§ Aim of the task
A faithful transcription of all the data is required.

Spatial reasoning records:
################

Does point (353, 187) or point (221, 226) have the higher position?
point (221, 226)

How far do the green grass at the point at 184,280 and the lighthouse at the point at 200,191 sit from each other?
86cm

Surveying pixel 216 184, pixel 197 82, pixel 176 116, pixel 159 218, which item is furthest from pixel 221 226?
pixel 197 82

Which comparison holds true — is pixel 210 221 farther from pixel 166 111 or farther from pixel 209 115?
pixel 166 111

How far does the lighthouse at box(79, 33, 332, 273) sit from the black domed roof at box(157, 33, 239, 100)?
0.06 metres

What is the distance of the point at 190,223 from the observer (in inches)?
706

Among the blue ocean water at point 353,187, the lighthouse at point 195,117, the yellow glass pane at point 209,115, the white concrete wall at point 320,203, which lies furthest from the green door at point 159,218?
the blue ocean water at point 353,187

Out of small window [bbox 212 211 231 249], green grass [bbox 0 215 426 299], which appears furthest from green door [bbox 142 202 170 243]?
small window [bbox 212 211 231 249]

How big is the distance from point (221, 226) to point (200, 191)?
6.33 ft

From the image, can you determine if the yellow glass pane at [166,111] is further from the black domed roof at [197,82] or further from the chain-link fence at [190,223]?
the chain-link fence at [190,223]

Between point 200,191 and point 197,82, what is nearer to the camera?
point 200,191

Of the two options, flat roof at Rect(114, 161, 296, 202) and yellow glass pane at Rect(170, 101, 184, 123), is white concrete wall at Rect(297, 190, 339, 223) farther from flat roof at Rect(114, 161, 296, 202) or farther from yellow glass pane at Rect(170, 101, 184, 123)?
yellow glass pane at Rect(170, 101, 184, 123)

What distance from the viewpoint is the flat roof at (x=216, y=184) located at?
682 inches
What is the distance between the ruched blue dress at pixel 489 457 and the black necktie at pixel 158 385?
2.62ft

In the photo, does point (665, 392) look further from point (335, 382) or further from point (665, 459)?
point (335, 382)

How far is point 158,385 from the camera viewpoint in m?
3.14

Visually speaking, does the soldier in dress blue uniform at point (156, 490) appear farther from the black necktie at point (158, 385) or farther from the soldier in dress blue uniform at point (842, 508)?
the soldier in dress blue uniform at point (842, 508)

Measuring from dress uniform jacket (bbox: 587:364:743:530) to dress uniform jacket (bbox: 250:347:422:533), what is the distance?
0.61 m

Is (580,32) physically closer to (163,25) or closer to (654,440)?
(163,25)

################

§ Finished task
Does point (353, 187) or point (221, 226) have the higher position?
point (221, 226)

How far do the green grass at the point at 184,280 and the lighthouse at the point at 200,191 sit from each other?
86cm

Surveying pixel 216 184, pixel 197 82, pixel 176 116, pixel 159 218, which item is furthest from pixel 221 226?
pixel 197 82

Which comparison holds true — is pixel 210 221 farther from pixel 166 111 or farther from pixel 209 115?
pixel 166 111

How far does the lighthouse at box(79, 33, 332, 273) sit from the black domed roof at box(157, 33, 239, 100)?
0.06 metres

What is the distance of the point at 190,223 from the observer (in inches)?
706

Among the blue ocean water at point 353,187, the lighthouse at point 195,117, the yellow glass pane at point 209,115, the white concrete wall at point 320,203, which lies furthest from the green door at point 159,218?
the blue ocean water at point 353,187

Out of small window [bbox 212 211 231 249], green grass [bbox 0 215 426 299], which appears furthest from green door [bbox 142 202 170 243]?
small window [bbox 212 211 231 249]

How big is the distance from point (221, 226) to point (200, 191)?
6.33 ft

From the image, can you determine if the yellow glass pane at [166,111] is further from the black domed roof at [197,82] or further from the chain-link fence at [190,223]?
the chain-link fence at [190,223]

Between point 200,191 and point 197,82, what is nearer to the camera?
point 200,191

Of the two options, flat roof at Rect(114, 161, 296, 202) and yellow glass pane at Rect(170, 101, 184, 123), is white concrete wall at Rect(297, 190, 339, 223) farther from flat roof at Rect(114, 161, 296, 202) or farther from yellow glass pane at Rect(170, 101, 184, 123)?
yellow glass pane at Rect(170, 101, 184, 123)

What distance from the viewpoint is the flat roof at (x=216, y=184) located at?
682 inches
What is the distance between the ruched blue dress at pixel 489 457 and the black necktie at pixel 158 385?
2.62ft

In the photo, does point (665, 392) look further from point (335, 382) or further from point (665, 459)?
point (335, 382)

How far is point 158,385 from the camera viewpoint in m?
3.14

Visually speaking, does the soldier in dress blue uniform at point (156, 490) appear farther from the black necktie at point (158, 385) or farther from the soldier in dress blue uniform at point (842, 508)?
the soldier in dress blue uniform at point (842, 508)

Measuring from dress uniform jacket (bbox: 587:364:743:530) to dress uniform jacket (bbox: 250:347:422:533), what is the distance?
0.61 m

Is (580,32) physically closer to (163,25) or closer to (654,440)?
(163,25)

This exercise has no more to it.